School leaders have had a change of heart about operating all 14 of the district’s low-performing schools under the state’s Restart school reform model.
At the urging of new Superintendent Pascal Mubenga, the school board on Thursday approved a request to seek permission from the State Board of Education (SBE) to reduce the number of schools subject to the Restart model to three or four.
Mubenga said operating three or four schools given “charter-like” flexibility would be more manageable financially and give the district a better chance at success. He also noted the fiscal challenges the district will have as it prepares to deal with the state’s mandate to reduce K-3 class sizes.
“I think when you guys made that decision, there were others factors we did not consider when it came to the financial impact,” Mubenga said.
He noted that Wake County Public Schools only started its Restart efforts with two schools.
“I think starting with 14, we’re going to have a lot of negative implications with our finances,” Mubenga said.
Mubenga said the remaining 10 or 11 schools would still receive the attention they need, just not under the Restart reform model.
He said a letter making the request to operate fewer schools under the Restart model would be drafted and sent to the SBE for it to consider on a “first read” in January and hopefully approved by the SBE at its February meeting.
Operating fewer schools would be less expensive for the district because there are extra costs associated with the exceptions granted charter schools, DPS officials said.
The schools could, for example, extend the school day, change calendars, route more money to professional development, support specific areas that affect student achievement.
The 14 schools were in their planning year, so school officials weren’t sure what the final costs would have been to operate all of them under the Restart model. But Paul LeSieur, the district’s chief finance officer, said the extra dollar costs would have been somewhere in the “millions.”
Low-performing districts and schools in North Carolina are defined by the General Assembly and are based on each school’s School Performance Grade and Education Value-Added Assessment System (EVAAS) growth.
According to state law, low-performing schools are those that receive a school performance grade of “D” or “F” and a school growth score of “met expected growth” or “not met expected growth.”
Two DPS elementary schools — Lakeview and Glenn elementary schools — that were the target for possible state takeover by the North Carolina Innovative School District (NCISD) are among the 14 low-performing schools that were scheduled to operate under the Restart model.
School officials and others used the fact that the two schools were slated for Restart in their argument against the takeover. DPS initially had five schools under consideration for the NCISD. Lakewood and Glenn were among the finalists.
School board member Natalie Beyer said she is concerned about state officials putting DPS schools back in the bull’s eye for a takeover by the NCISD.
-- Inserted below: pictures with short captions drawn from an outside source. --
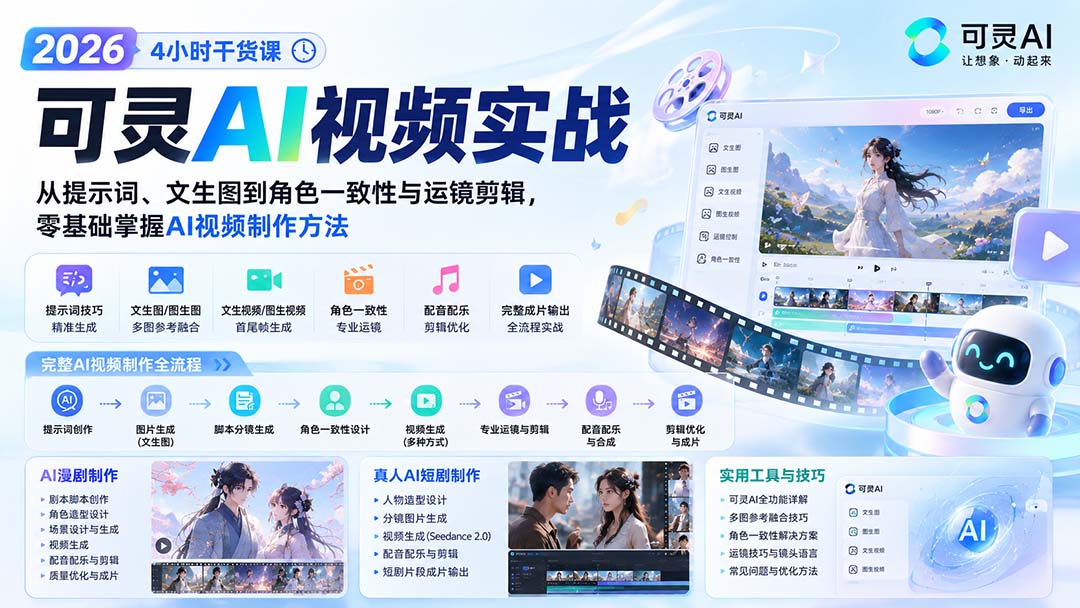 2026版可灵AI视频实战课 掌握AI视频制作全流程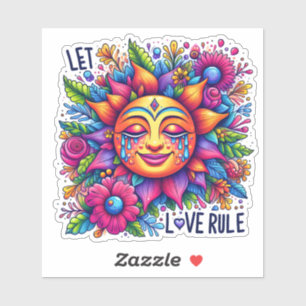 Färgat Sol med Blommigt motifs Klistermärken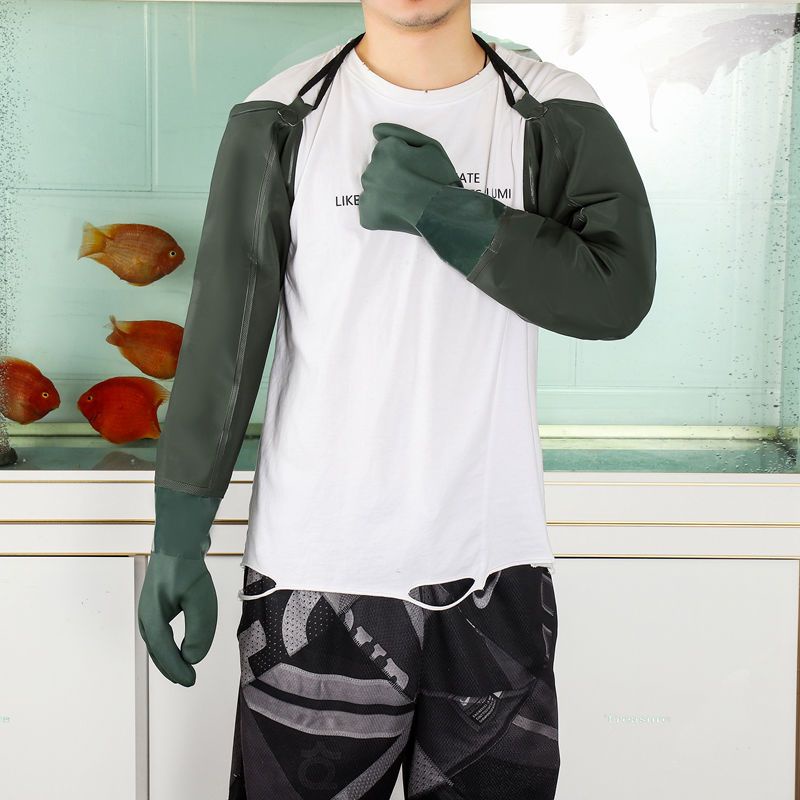 Super long oil resistant thick catch fish waterproof wear-resistant acid and alkali resistant industrial fishing gloves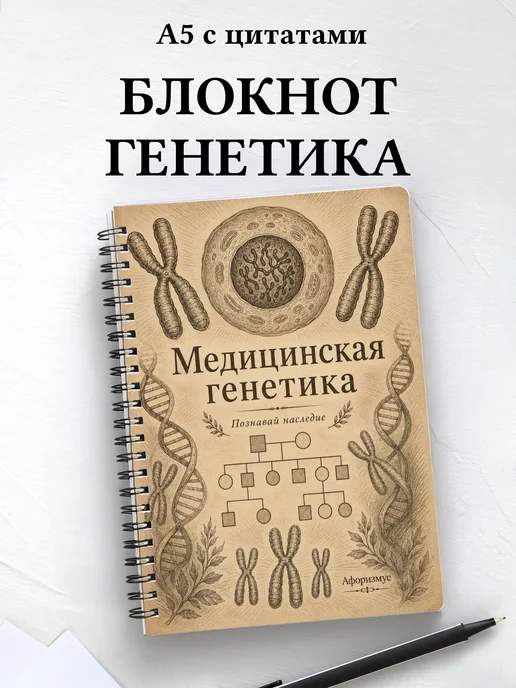 Блокнот Медицинская генетика с мотивирующими цитатами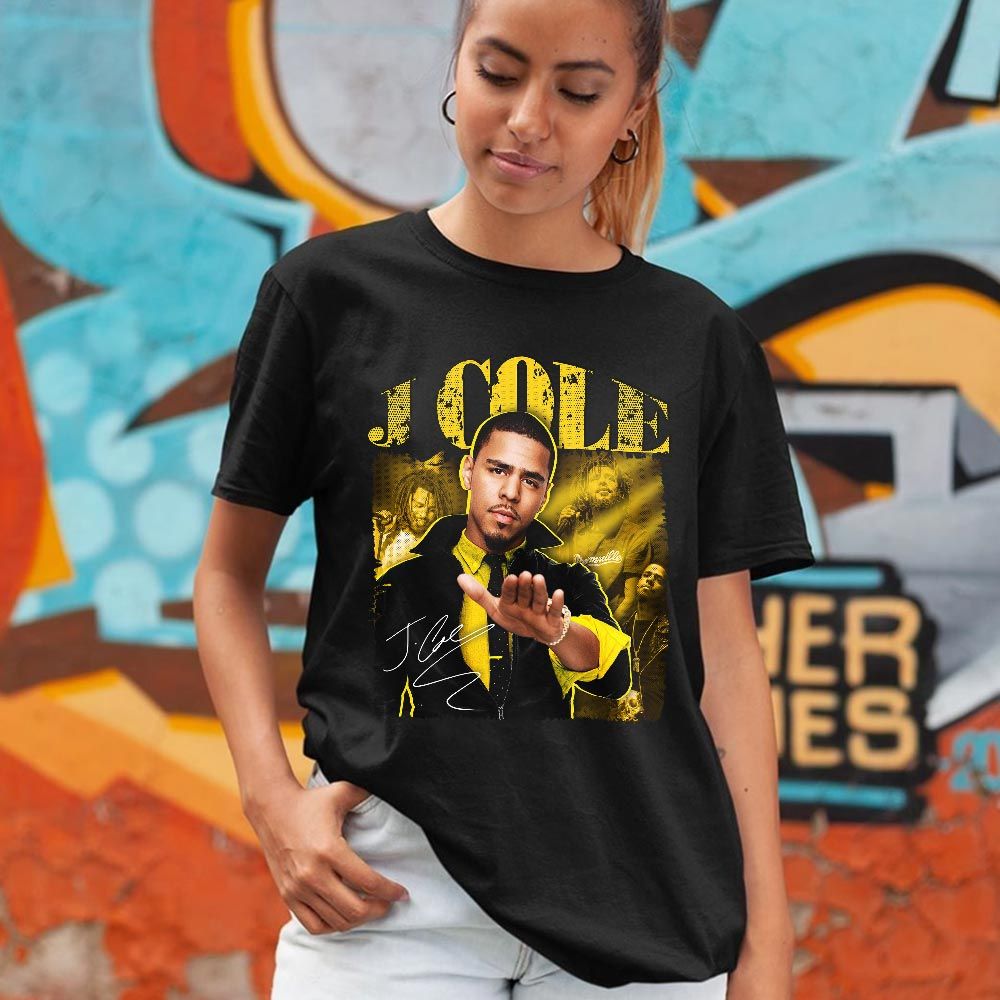J Cole SIGN Sneaker Shirt Match 2023 Thunder 4s, Jordan Retro 4 Thunder MKO T-Shirt J Cole SIGN Sneaker Shirt Match 2023 Thunder 4s, Jordan Retro 4 Thunder MKO T-Shirt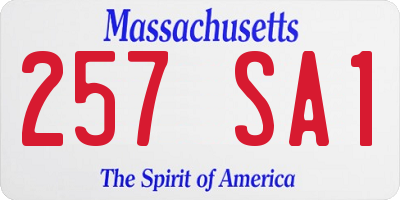 MA license plate 257SA1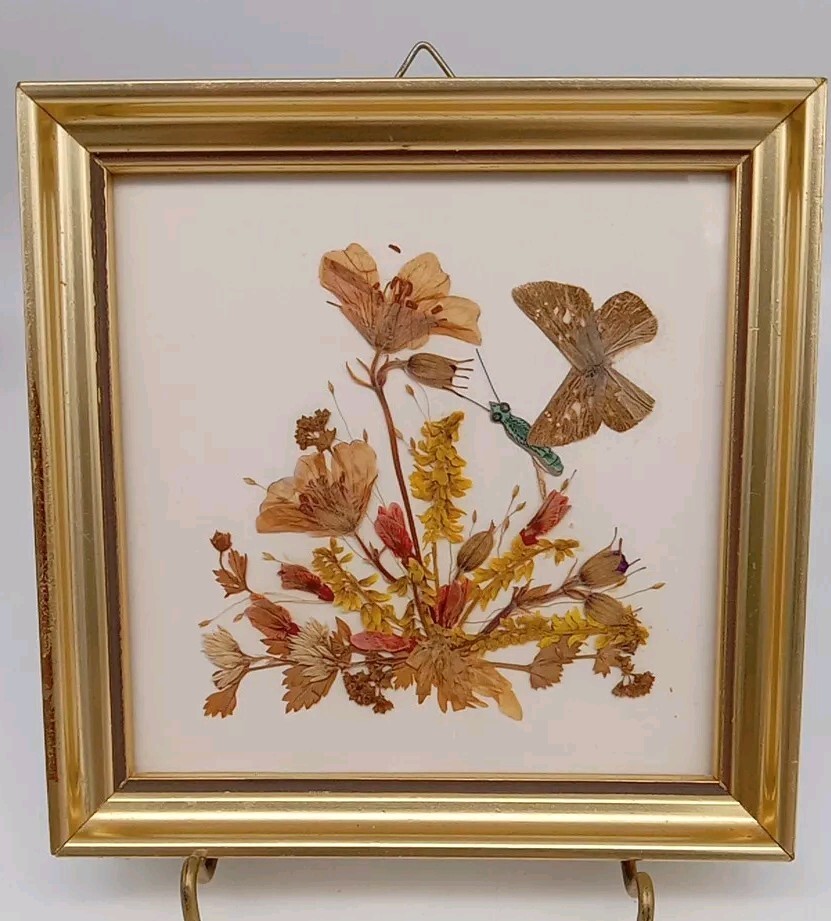 Vintage Gold Framed Dried Pressed Flowers Butterfly Reichlin Switzerland 5 X 5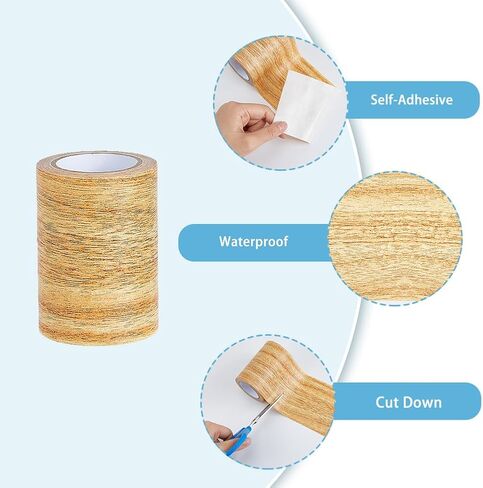 Wood Grain Repair Tapes 3inchx15feet Wood Colored Stickers Self Adhesive Wood Grain Repair Patch Durable Multi-Use Adhesive Patch Gold Upholstery Wood Duct Tape for Doors Floor Furniture in Saudi Arabia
“That sounds like a reasonable plan to me,” Beyer said. “My only concern and distrust a bit is the state takeover and Innovative School District and whether that puts any of our schools back at risk of immediate takeover.”
The state granted the 14 schools “charter-like” flexibility in July. The move gives them more calendar flexibility to target their needs and provide more professional development, as well as increase daily instructional time.
It also gives the DPS flexibility to route more money to professional development, support specific areas that affect student achievement and to convert positions including teaching assistants.
In addition to Glenn and Lakewood, the restart schools are Bethesda, Eno Valley, Fayetteville, E.K. Powe, Sandy Ridge, and Y.E. Smith elementary schools, Brogden, Shepard, Lowe’s Grove, Githens and Lucas middle schools and the Southern School of Energy and Sustainability — Southern High School.